* [Set problem]
Copy out every line below with "blue t-shirt" swapped for "navy shirt", changing nothing else. Omit the pictures.

* [Material provided]

_ _ _ _ _ _ _

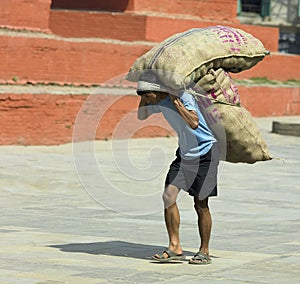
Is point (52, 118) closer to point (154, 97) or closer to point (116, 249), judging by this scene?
point (116, 249)

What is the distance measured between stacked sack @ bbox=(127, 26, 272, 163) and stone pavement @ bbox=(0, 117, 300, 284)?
0.98m

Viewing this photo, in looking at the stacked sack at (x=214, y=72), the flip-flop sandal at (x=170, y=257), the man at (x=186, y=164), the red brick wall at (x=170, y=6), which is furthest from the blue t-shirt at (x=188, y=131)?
the red brick wall at (x=170, y=6)

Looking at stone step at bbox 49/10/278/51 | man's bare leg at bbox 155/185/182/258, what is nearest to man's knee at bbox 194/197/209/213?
man's bare leg at bbox 155/185/182/258

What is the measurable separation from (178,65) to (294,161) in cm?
971

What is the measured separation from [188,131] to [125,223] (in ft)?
9.18

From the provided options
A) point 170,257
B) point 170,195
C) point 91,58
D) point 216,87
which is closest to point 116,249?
point 170,257

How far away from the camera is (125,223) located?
11258 millimetres

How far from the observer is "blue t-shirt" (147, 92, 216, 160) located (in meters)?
8.65

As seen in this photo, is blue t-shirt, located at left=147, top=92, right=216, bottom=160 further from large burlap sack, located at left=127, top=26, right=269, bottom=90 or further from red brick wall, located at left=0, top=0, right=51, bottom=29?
red brick wall, located at left=0, top=0, right=51, bottom=29

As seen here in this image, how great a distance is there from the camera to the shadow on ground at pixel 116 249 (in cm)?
916

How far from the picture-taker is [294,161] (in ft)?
59.6

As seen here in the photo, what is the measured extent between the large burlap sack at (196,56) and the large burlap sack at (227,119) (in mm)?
113

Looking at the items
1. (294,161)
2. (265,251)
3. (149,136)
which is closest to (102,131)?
(149,136)

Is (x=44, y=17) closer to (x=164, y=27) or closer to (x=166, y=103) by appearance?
(x=164, y=27)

_ _ _ _ _ _ _

* [Written answer]
Is point (52, 118) closer to point (154, 97) or closer to point (116, 249), judging by this scene?
point (116, 249)

What is the distance measured between stacked sack @ bbox=(127, 26, 272, 163) and stone pavement @ bbox=(0, 117, 300, 284)?
0.98m

Viewing this photo, in looking at the stacked sack at (x=214, y=72), the flip-flop sandal at (x=170, y=257), the man at (x=186, y=164), the red brick wall at (x=170, y=6), which is furthest from the navy shirt at (x=188, y=131)?
the red brick wall at (x=170, y=6)

Looking at stone step at bbox 49/10/278/51 | man's bare leg at bbox 155/185/182/258, what is nearest to man's knee at bbox 194/197/209/213?
man's bare leg at bbox 155/185/182/258

What is the measurable separation from (178,65) to (294,161) in cm?
971

What is the measured separation from [188,131] to [125,223] (in ft)?
9.18

From the provided options
A) point 170,257
B) point 170,195
C) point 91,58
D) point 216,87
which is closest to point 116,249?
point 170,257

How far away from the camera is (125,223) located?
11258 millimetres

How far from the observer is "navy shirt" (147, 92, 216, 160) located (in meters)?
8.65

As seen in this photo, is navy shirt, located at left=147, top=92, right=216, bottom=160 further from large burlap sack, located at left=127, top=26, right=269, bottom=90 or further from red brick wall, located at left=0, top=0, right=51, bottom=29?
red brick wall, located at left=0, top=0, right=51, bottom=29

As seen here in this image, how great a distance is there from the camera to the shadow on ground at pixel 116 249 (in cm)?
916

How far from the picture-taker is [294,161] (in ft)?
59.6

As seen here in the photo, what is the measured extent between the large burlap sack at (196,56) and the large burlap sack at (227,119) (in mm)?
113

Looking at the items
1. (294,161)
2. (265,251)
3. (149,136)
which is closest to (102,131)?
(149,136)

Is (x=44, y=17) closer to (x=164, y=27) or closer to (x=166, y=103) by appearance?
(x=164, y=27)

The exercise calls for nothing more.